Spatial reasoning question data

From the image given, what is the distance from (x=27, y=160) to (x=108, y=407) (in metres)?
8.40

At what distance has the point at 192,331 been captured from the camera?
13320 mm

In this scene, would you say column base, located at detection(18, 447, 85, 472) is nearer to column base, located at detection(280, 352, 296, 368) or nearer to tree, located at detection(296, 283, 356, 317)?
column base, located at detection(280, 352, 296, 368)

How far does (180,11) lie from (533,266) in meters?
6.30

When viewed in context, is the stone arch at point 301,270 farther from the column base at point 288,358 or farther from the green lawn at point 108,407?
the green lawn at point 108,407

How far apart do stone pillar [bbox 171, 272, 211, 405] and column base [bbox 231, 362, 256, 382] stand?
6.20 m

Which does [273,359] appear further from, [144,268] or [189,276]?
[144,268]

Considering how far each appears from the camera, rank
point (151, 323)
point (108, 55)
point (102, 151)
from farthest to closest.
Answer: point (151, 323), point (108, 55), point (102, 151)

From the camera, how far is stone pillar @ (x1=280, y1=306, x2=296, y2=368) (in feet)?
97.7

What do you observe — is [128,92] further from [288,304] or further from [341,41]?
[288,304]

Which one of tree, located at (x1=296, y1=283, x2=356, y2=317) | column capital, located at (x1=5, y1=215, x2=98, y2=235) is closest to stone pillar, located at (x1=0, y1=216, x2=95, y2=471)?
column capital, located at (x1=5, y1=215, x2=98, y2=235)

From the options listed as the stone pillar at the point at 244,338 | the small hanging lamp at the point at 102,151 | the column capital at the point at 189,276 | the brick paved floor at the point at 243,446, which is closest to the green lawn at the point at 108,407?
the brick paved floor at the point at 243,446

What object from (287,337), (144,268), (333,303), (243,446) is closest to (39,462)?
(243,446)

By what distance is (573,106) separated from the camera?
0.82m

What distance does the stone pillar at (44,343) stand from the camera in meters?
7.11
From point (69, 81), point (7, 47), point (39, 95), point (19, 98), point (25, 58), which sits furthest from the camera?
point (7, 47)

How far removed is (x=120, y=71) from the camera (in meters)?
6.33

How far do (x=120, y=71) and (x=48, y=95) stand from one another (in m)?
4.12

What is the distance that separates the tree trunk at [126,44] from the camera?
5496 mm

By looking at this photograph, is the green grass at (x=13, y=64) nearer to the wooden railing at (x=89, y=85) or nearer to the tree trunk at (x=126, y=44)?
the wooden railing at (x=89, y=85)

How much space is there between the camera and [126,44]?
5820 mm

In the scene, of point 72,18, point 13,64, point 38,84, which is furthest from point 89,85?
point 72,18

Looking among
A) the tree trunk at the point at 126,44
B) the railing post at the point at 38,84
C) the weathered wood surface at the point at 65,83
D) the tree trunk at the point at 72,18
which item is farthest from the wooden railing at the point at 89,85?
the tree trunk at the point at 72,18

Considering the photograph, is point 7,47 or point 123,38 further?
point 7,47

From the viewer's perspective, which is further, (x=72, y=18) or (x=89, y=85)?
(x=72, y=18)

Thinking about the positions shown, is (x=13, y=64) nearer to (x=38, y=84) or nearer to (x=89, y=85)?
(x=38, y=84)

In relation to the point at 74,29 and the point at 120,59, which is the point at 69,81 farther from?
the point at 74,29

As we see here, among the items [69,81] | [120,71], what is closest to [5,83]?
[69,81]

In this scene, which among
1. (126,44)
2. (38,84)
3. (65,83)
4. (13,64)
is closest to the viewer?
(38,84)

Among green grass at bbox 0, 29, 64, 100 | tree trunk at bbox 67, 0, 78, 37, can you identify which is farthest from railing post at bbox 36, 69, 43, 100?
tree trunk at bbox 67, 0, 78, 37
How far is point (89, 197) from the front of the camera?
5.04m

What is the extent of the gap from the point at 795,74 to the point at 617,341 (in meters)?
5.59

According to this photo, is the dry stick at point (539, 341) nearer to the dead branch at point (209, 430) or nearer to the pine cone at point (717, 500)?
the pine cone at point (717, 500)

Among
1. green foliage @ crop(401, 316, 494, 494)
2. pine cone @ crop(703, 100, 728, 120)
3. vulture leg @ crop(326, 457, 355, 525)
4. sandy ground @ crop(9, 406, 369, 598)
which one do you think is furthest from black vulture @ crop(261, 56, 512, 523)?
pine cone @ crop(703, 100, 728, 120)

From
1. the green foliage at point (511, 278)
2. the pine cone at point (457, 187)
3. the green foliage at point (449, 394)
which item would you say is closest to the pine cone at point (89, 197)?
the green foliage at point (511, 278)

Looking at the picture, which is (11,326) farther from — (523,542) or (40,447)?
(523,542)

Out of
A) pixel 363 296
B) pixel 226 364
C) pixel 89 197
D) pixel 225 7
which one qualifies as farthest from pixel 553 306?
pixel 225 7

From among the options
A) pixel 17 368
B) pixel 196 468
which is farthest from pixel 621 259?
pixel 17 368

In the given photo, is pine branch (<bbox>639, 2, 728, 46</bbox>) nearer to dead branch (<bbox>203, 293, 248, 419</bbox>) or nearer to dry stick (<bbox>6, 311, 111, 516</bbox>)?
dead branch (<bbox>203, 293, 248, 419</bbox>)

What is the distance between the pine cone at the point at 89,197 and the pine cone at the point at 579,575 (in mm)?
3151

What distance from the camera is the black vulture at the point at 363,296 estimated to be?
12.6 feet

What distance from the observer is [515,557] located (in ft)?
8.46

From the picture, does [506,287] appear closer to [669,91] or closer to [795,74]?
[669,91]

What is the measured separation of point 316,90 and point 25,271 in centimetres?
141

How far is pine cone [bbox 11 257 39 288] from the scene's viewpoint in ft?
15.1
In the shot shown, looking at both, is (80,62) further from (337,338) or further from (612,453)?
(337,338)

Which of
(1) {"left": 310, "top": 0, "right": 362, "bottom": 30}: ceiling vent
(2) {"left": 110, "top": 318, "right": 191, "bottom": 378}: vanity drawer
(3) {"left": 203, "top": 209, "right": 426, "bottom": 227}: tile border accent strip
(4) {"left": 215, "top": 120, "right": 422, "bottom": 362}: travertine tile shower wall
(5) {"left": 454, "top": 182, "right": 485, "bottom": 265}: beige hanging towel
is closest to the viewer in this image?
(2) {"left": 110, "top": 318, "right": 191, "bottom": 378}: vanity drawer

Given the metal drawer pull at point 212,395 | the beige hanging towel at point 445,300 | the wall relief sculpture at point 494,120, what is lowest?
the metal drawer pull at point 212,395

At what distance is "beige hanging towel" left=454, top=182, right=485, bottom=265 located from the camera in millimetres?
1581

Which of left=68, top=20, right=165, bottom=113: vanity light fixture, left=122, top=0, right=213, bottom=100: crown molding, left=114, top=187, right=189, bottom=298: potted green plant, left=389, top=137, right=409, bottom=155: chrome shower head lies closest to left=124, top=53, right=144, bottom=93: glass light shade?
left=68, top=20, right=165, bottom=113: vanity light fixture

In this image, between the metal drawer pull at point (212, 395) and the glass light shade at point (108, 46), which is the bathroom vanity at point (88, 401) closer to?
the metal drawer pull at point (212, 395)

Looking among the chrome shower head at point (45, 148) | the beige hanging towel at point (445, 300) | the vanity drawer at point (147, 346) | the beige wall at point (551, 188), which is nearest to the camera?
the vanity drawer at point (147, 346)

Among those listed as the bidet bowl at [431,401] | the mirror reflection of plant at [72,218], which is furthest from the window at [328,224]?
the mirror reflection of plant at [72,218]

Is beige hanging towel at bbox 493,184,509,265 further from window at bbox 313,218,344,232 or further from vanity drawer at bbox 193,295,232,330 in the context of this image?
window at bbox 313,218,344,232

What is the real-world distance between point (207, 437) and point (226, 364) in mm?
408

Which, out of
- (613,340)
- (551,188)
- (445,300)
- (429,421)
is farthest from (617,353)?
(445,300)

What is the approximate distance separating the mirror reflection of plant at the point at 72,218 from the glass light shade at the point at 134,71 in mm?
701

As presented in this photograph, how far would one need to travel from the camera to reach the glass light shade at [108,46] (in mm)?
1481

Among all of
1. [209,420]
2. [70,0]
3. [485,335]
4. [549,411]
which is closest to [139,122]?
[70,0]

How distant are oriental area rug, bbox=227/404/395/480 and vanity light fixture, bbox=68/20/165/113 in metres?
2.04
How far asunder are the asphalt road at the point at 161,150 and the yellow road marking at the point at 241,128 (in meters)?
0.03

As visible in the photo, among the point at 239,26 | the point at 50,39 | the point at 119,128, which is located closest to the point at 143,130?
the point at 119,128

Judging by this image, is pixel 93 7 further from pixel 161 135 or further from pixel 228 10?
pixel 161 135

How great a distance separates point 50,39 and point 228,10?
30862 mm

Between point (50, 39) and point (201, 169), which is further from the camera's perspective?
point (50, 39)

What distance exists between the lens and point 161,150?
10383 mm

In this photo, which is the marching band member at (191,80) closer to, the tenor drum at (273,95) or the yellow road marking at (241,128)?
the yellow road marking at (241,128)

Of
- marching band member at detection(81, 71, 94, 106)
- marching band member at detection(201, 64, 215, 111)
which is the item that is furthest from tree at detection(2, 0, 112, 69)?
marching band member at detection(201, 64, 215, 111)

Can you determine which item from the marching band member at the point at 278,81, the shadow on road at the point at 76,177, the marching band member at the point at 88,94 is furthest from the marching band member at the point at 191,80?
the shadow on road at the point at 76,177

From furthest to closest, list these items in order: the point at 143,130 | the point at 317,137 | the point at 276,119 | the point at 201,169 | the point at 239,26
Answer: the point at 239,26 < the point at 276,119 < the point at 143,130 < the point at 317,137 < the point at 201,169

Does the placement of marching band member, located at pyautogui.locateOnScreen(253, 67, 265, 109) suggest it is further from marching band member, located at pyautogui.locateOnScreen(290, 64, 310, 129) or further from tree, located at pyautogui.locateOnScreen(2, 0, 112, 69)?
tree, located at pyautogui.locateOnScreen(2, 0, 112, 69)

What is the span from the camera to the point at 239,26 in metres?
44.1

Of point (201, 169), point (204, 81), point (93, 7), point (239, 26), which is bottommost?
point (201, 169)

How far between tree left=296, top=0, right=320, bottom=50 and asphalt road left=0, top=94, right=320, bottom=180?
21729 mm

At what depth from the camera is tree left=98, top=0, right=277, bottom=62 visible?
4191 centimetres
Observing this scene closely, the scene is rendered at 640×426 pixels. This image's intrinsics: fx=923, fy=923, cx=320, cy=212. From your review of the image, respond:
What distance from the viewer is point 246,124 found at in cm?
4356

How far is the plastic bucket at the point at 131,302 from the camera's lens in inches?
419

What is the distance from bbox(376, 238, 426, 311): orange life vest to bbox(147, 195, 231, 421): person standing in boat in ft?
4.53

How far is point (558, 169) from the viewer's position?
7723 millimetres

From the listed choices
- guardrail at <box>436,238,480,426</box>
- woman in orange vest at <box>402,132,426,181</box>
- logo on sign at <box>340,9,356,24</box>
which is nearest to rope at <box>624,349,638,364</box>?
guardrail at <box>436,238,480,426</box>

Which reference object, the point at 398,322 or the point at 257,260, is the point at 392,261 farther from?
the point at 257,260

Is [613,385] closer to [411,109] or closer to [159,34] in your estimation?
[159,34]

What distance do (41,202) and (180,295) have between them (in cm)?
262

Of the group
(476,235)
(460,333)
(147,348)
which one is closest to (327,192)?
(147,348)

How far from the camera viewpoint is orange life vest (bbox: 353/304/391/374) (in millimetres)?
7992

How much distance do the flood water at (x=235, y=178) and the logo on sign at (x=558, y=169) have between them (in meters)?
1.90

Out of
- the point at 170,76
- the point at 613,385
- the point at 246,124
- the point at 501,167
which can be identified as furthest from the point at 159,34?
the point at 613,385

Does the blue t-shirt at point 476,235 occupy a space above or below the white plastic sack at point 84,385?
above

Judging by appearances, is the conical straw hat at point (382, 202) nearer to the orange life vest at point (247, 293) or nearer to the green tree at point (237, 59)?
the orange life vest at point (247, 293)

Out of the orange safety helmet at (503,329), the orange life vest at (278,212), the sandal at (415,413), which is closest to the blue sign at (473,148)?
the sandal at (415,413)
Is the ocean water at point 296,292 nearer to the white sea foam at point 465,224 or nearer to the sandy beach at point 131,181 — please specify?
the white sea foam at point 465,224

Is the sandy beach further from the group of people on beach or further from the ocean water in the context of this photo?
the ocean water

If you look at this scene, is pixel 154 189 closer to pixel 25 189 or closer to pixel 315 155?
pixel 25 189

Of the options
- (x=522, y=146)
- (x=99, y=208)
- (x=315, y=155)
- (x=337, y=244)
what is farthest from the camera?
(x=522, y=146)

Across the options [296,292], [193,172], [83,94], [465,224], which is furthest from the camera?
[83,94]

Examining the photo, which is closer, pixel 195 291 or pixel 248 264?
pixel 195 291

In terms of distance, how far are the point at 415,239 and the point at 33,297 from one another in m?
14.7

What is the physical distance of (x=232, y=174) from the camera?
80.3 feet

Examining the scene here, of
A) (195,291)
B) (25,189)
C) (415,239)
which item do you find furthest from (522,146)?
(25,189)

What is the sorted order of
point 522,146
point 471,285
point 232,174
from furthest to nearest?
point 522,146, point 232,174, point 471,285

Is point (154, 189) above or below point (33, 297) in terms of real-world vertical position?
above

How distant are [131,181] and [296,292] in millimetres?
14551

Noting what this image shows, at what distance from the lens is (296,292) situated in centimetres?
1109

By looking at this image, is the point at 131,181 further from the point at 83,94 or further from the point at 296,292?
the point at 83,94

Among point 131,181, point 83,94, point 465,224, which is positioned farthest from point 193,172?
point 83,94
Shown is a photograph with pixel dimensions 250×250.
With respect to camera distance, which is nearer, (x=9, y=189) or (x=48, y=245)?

→ **Short exercise**
Return exactly the lines from the one containing "Examining the photo, which" to the last line of the data, and nothing more.

→ **Right answer**
Examining the photo, which is closer, pixel 195 291 or pixel 248 264?
pixel 195 291

In terms of distance, how far are the point at 415,239 and the point at 33,297 from one another in m?
14.7

What is the physical distance of (x=232, y=174) from the camera?
80.3 feet

Examining the scene here, of
A) (195,291)
B) (25,189)
C) (415,239)
which item do you find furthest from (522,146)?
(25,189)

What is the sorted order of
point 522,146
point 471,285
point 232,174
from furthest to nearest?
point 522,146, point 232,174, point 471,285

Is point (154, 189) above or below point (33, 297) in terms of real-world vertical position?
above

How distant are [131,181] and [296,292] in millimetres?
14551

Noting what this image shows, at what distance from the lens is (296,292) situated in centimetres?
1109

By looking at this image, is the point at 131,181 further from the point at 83,94 or further from the point at 296,292?
the point at 83,94

Among point 131,181, point 83,94, point 465,224, which is positioned farthest from point 193,172?
point 83,94
Shown is a photograph with pixel dimensions 250×250.
With respect to camera distance, which is nearer, (x=9, y=189) or (x=48, y=245)?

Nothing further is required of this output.